Tannoy DC6 SE
A very good set of speakers that stop just short of greatness – more excitement and better balance would tip the scales in their favourWrite your own review
- Excellent integration
- Great sense of cohesion
- Good looks
- Could do with more dynamism, agility and clarity
- Some rivals sound tonally purer and more balanced
When Tannoy brought out a ‘Special Edition’ of its DC6T floor-standing speaker, we worried that it would merely be a blinged-up version of a much-loved product.
At a glance, it’s hard to tell what’s new about the Tannoy DC6 SE speakers. They have the same trapezoidal cabinet design, which reduces internal standing waves and looks lovely in its ‘espresso’ veneer.
There’s the same Dual Concentric driver layout too, which has a tweeter recessed in the throat of the mid/bass driver. Not only is it visually striking, it should make the performance more focused and improve integration.

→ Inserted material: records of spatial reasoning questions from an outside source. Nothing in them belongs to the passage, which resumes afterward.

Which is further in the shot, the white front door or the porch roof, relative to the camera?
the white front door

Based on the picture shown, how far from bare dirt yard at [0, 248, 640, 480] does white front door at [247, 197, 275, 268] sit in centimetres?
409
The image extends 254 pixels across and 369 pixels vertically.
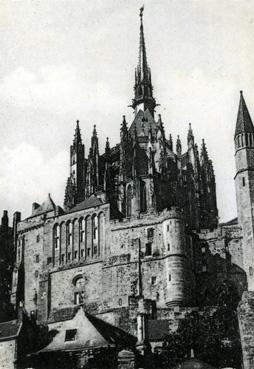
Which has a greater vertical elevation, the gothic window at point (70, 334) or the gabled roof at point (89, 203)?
the gabled roof at point (89, 203)

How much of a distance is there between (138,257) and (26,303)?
15.2m

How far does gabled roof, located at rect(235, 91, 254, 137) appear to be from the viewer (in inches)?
2498

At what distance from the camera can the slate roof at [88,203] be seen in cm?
6669

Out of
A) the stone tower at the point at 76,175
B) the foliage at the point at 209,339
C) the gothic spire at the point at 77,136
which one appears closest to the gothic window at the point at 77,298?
the stone tower at the point at 76,175

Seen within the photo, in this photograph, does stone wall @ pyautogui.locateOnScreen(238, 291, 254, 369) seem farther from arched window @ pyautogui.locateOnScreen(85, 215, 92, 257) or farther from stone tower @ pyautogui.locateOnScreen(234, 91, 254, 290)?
arched window @ pyautogui.locateOnScreen(85, 215, 92, 257)

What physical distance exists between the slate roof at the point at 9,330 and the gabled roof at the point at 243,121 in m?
30.5

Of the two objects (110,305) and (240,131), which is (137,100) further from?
(110,305)

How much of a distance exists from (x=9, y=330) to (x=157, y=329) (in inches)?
466

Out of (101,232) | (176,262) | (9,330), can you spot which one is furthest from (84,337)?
(101,232)

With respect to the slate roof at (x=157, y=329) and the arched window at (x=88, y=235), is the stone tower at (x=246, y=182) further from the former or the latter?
the arched window at (x=88, y=235)

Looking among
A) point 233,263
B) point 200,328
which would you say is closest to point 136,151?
point 233,263

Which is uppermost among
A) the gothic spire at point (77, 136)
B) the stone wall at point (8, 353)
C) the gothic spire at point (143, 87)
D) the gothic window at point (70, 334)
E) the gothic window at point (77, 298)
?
the gothic spire at point (143, 87)

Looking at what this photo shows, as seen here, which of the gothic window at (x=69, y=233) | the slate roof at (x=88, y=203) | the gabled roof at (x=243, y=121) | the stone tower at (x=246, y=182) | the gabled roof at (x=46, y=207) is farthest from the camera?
the gabled roof at (x=46, y=207)

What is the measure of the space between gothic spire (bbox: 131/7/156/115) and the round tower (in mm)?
30757
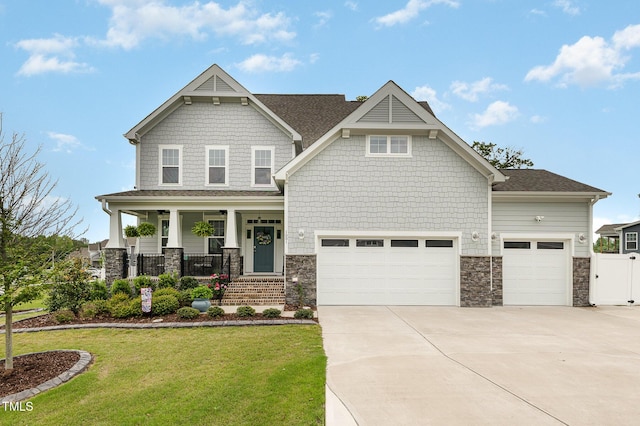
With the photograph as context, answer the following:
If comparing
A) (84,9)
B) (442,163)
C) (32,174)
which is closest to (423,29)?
(442,163)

The upgrade to SE-spec adds a new double-magnet driver motor system, with a tweaked crossover. It doesn’t sound like a massive step, but we don’t mind as long as it sounds good.

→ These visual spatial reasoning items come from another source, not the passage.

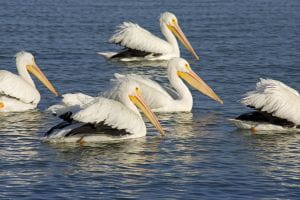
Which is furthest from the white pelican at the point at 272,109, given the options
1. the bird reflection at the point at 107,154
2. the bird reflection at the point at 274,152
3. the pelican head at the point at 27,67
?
the pelican head at the point at 27,67

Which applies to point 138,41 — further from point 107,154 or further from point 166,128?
point 107,154

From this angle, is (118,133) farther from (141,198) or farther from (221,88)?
(221,88)

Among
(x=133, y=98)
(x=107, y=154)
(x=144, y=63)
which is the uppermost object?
(x=133, y=98)

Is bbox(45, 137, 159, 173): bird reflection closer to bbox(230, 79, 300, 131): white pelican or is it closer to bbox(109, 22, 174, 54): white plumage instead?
bbox(230, 79, 300, 131): white pelican

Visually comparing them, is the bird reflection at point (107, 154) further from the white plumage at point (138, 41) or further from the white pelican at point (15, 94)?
the white plumage at point (138, 41)

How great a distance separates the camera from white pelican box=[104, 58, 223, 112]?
499 inches

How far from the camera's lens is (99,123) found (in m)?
10.6

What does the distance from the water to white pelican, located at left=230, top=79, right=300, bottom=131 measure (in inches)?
7.3

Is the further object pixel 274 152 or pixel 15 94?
pixel 15 94

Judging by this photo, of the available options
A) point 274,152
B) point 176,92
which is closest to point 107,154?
point 274,152

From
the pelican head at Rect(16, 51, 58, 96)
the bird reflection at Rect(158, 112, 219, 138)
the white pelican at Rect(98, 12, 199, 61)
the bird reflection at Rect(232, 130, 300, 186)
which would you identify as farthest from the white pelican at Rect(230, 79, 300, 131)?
the white pelican at Rect(98, 12, 199, 61)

First things first: these speakers take about half an hour to wake up properly, even after significant running-in. Until then they’ll sound a little lightweight. With that out the way, we tuck in.

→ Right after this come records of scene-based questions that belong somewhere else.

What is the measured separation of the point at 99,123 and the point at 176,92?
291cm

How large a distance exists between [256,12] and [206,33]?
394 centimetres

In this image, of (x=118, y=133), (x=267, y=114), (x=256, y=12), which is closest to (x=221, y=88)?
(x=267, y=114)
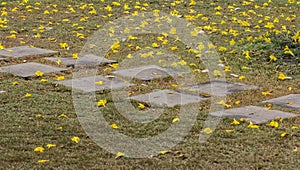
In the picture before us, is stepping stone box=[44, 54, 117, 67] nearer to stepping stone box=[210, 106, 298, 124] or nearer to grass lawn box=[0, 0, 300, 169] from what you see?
grass lawn box=[0, 0, 300, 169]

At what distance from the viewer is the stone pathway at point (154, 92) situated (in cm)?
555

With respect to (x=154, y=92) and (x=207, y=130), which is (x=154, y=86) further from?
(x=207, y=130)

The best thing about these speakers is how they tie everything together: the different frequencies are properly integrated. Play a complex piece – Atoms for Peace’s Ingenue, for instance – and there’s a lovely sense of cohesion between the various elements.
The sound seems to emanate from a single drive unit, getting that much closer to the ‘point source’ ideal, where sound comes from a single point in space.
We also like the speed at which the DC6 SEs operate. They’re responsive speakers with a good sense of rhythm. Up against some rivals, however, the Tannoys could do with greater precision and clarity. There’s a slight tonal unevenness that muddies the sound a little, particularly at the top end.
These speakers are certainly musical: as we skip between genres of music, the presentation changes, shifting gears up and down accordingly.
We'd like more excitement, though: there’s a good sense of weight, but when we play The XX’s Heart Skipped A Beat, the DC6 SEs struggle a little to get a sense of travel between hand-claps, dead silence, and a kick drum.
Good looks and good sound: that’s what you get with the Tannoy Revolution DC6 SEs.
We really like them, but then again there's no shortage of strong rivals offering greater dynamism, or balance, or refinement. These are good speakers, but they need that sparkle to make them great.